Jak nazywa się metalowa osłonka znajdująca się na końcu sznurowadła?

i

Autor: pexels.com

Gliwice

ZPT powinno wrócić do szkół? "Dzieci dzisiaj nie potrafią nawet wiązać butów"

Eksperci alarmują: dzieciom brakuje umiejętności praktycznych. Wiele z nich nigdy nie trzymało w ręce igły, niektóre mają nawet trudności z wiązaniem sznurowadeł. O gotowaniu czy piłowaniu nie wspominając. Na szczęście znalazła się grupa pasjonatów z Gliwic, którzy zarażają dzieciaki pasją do majsterkowania. I robią to tak skutecznie, że do Warsztatu Miejskiego przyjeżdżają zainteresowani nawet z Opola.

Kilka lat temu w Gliwicach z inicjatywy pasjonatów powstał Warsztat Miejski. Założenie było takie, by stworzyć miejsce pracy dla makerów (majsterkowiczów, artystów, twórców). Prowadzone tam zajęcia przyciągają rzesze ciekawskich dzieciaków z całego regionu. Tak też w głowach założycieli Warsztatu Miejskiego narodził się projekt Nowe ZPT, o czym poinformowała "Gazeta Wyborcza".

Dawniej dzieci uczyły się w szkołach gotować i cerować skarpety

W tym miejscu warto przypomnieć, że dawniej zajęcia praktyczno-techniczne (ZPT) były prowadzone w szkołach. W ramach zajęć nauczyciele uczyli młodzież praktycznych umiejętności. Było więc gotowanie, robienie na drutach, cerowanie skarpetek, ale i trudniejsze zadania, do których trzeba było wykorzystać pilnik, lutownicę czy młotek.

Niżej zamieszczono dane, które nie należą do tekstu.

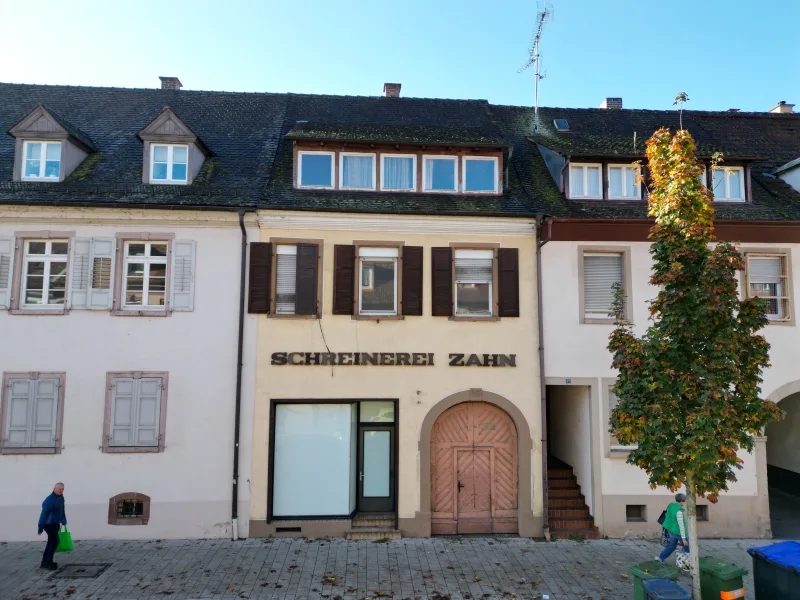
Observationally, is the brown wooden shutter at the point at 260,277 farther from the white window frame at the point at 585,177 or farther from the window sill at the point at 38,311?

Z biegiem lat nazwa przedmiotu kilkukrotnie się zmieniała, a wymiar godzinowy systematycznie się zmniejszał. Dziś w szkołach po ZPT pozostało jedynie wspomnienie w postaci przedmiotu pod nazwą technika. Zajęcia odbywają się raz w tygodniu wyłącznie w klasach od 4 do 8, a ich tematyka odbiega daleko od pierwotnych założeń. Zdaniem ekspertów, współczesnym dzieciom brakuje umiejętności manualnych.

Dlatego co jakiś czas wraca temat przywrócenia ZPT do szkół, ale Ministerstwo Edukacji jak na razie nie ma takich planów.I tutaj pojawia się projekt Nowe ZPT autorstwa Warsztatu Miejskiego w Gliwicach.

Dzieci świetnie radzą sobie z technologią, gorzej wychodzi im szycie

Jak pisze "Gazeta Wyborcza", w  ramach projektu Nowe ZPT "nauczyciele dowiadują się, jak wykorzystać kreatywne myślenie oraz praktyczne rozwiązania do realizacji edukacji technicznej i jej promowania we współczesnej szkole".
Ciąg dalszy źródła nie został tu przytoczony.